Le succès de Mike Birch avec son trimaran jaune avec 98 secondes d’avance sur le monocoque de Michel Malinowski en 1978, la disparition l’Alain Colas, la même année, ont été le point de départ de la légende de cette course, terreau de multiples exploits sportifs.

 

Depuis, le succès de l’épreuve ne se dément pas tous les quatre ans au point d’atteindre ce record en nombre de participants, 91, six de plus qu’en 2010. Un record qui ne peut occulter les effets de la crise économique.

La crise n’est pas loin

Si l’on regarde d’un peu plus près, on s’aperçoit que les difficultés financières sont bien présentes. Certains concurrents, qui évoluaient sur des monocoques « Imoca » de 18 mètres, les bateaux du Vendée Globe, il y a encore deux ans, à l’image d’Arnaud Boissières ou Kito de Pavant, ont été contraints de descendre de catégorie pour continuer à naviguer.

 

Ils prendront le départ sur des monocoques de 12 mètres. Kito de Pavant est à la tête d’un projet baptisé Otio-Bastide médical, Made in Midi. "Quand on va demander des millions à des décideurs, en ce moment, avec la crise économique, le doute qui persiste sur notre avenir dans notre pays, on a clairement une réponse négative tout de suite, alors que si l’on propose des solutions, on va dire facile, un peu moins onéreuse, on a beaucoup plus de chances d’embarquer ces gens-là sur des trucs qui sont très pertinents parce que les petits partenaires s’y retrouvent."

"Je pense que la route du Rhum est un marchepied"

Le succès de la classe 40 illustre parfaitement ces propos.

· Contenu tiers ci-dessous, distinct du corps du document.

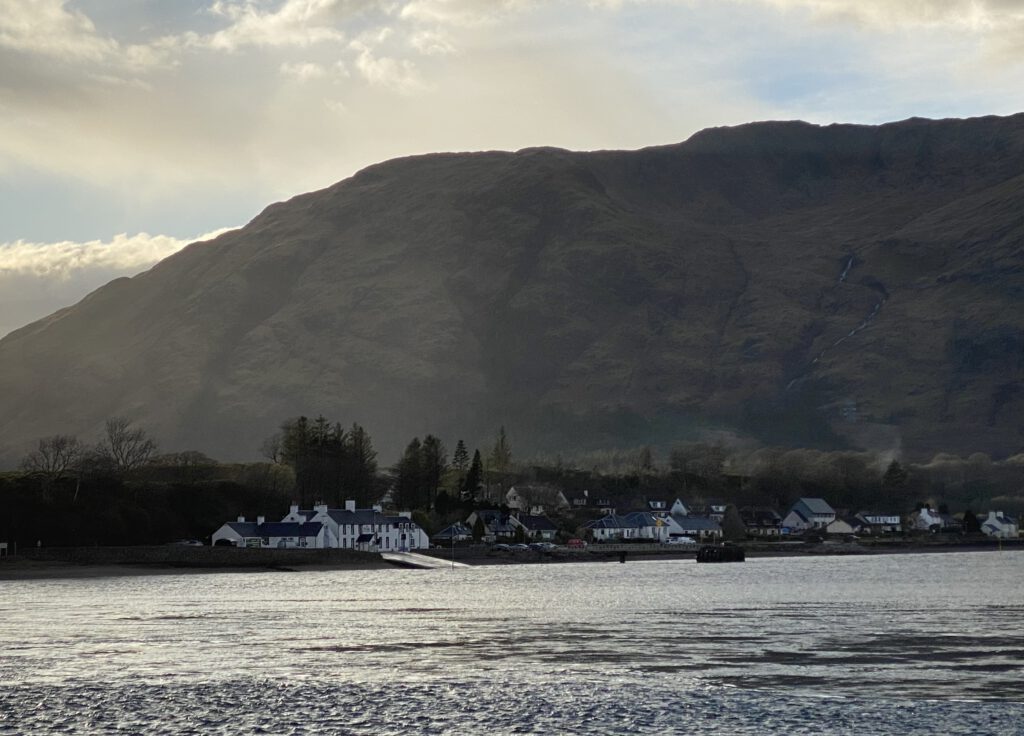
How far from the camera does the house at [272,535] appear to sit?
150 meters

Il y aura 43 monocoques de 12 mètres au départ. C’est la catégorie qui recense le plus de concurrents, loin devant les Ultimes 8 représentants, ou les Imoca 11, les multi 50 ou la classe Rhum.

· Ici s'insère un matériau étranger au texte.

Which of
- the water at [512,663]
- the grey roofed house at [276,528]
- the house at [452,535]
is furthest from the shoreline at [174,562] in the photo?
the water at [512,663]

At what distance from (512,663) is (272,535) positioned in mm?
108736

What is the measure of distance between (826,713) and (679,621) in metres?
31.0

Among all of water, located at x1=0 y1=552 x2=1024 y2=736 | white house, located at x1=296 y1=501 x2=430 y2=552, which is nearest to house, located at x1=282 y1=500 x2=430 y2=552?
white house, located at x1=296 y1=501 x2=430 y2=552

Il est plus facile de constituer un budget dans cette catégorie confirme Pierre-Yves Lautrou le skipper de l’Express-Trepia. "Pour nous les petits projets, le salut vient des projets multipartenaires. Là c’est plus facile à trouver. On va demander des sommes plus faibles à des petites PME. C’est ce qui explique en partie que malgré la crise on bat le record d’inscriptions. La deuxième chose, c’est que moi j’ai été confronté, pendant ma campagne de levée de fonds, à des réactions qui sont arrivées très souvent et qui étaient : Ah vous allez nous faire rêver en cette période où tout le monde est morose, où c’est la crise, on nous le répète tous les jours et c’est pour ça qu’on va investir dans votre projet. "

Les budgets pour cette classe 40 peuvent aller de 50.000 euros à 400.000 euros, loin des millions demandés par les grosses catégories.

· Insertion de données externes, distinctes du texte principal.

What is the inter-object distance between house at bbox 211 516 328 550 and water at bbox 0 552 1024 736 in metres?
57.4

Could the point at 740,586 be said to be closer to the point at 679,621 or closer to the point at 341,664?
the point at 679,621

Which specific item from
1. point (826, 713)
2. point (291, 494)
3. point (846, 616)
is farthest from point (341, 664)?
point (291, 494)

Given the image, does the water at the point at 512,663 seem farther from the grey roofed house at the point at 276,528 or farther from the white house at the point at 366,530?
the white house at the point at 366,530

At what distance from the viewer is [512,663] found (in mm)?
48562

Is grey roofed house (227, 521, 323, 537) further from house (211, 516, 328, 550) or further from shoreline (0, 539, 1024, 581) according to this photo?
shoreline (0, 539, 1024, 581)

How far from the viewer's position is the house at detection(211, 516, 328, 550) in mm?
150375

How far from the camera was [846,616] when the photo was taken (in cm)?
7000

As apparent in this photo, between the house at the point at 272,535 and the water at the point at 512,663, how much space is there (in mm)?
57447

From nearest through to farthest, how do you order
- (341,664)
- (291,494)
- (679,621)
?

Les grands sponsors sont toujours là

Il reste des sponsors pour les bateaux du Vendée Globe et pour les grands trimarans qui sont les stars de cette Route du Rhum.

On pense à Macif, sponsor de François Gabart et à Banque Populaire qui célèbre ses 25 ans de sponsoring dans la voile en tant qu’armateur et partenaire de la fédération française et de l’association Pen Duick.

 

La voile reste très intéressante pour les communicants, explique Thierry Bouvard, responsable du pôle programmes éditoriaux et sponsoring à la banque populaire. "Il y a une grande différence entre un sponsor qui a le courage d’armer un bateau pour la Route du Rhum et celui qui finance un panneau autour d'un terrain de foot. Nous notre philosophie c’est plutôt de nous engager, de prendre des risques, de les assumer et d’accompagner les gens qui portent ce projet-là. Les communicants ont l’habitude de parler de REI, le retour sur investissement. La voile, quand on s’y engage avec un certain investissement, est un sport qui a un REI très intéressant. Nous, on n'évalue pas la notion publicitaire au sens propre du terme. On ne cherche pas à savoir qui nous a vu mais qui nous a retenu. Et en gros, il y a un français sur trois qui sait que la Banque Populaire c’est la banque de la voile. "

Cette banque dit investir chaque année environ quatre millions d’euros dans la voile. Loïck Peyron portera ses couleurs à bord du maxi-trimaran de 31 mètres qui avait permis à Franck Cammas de s’imposer en 2010.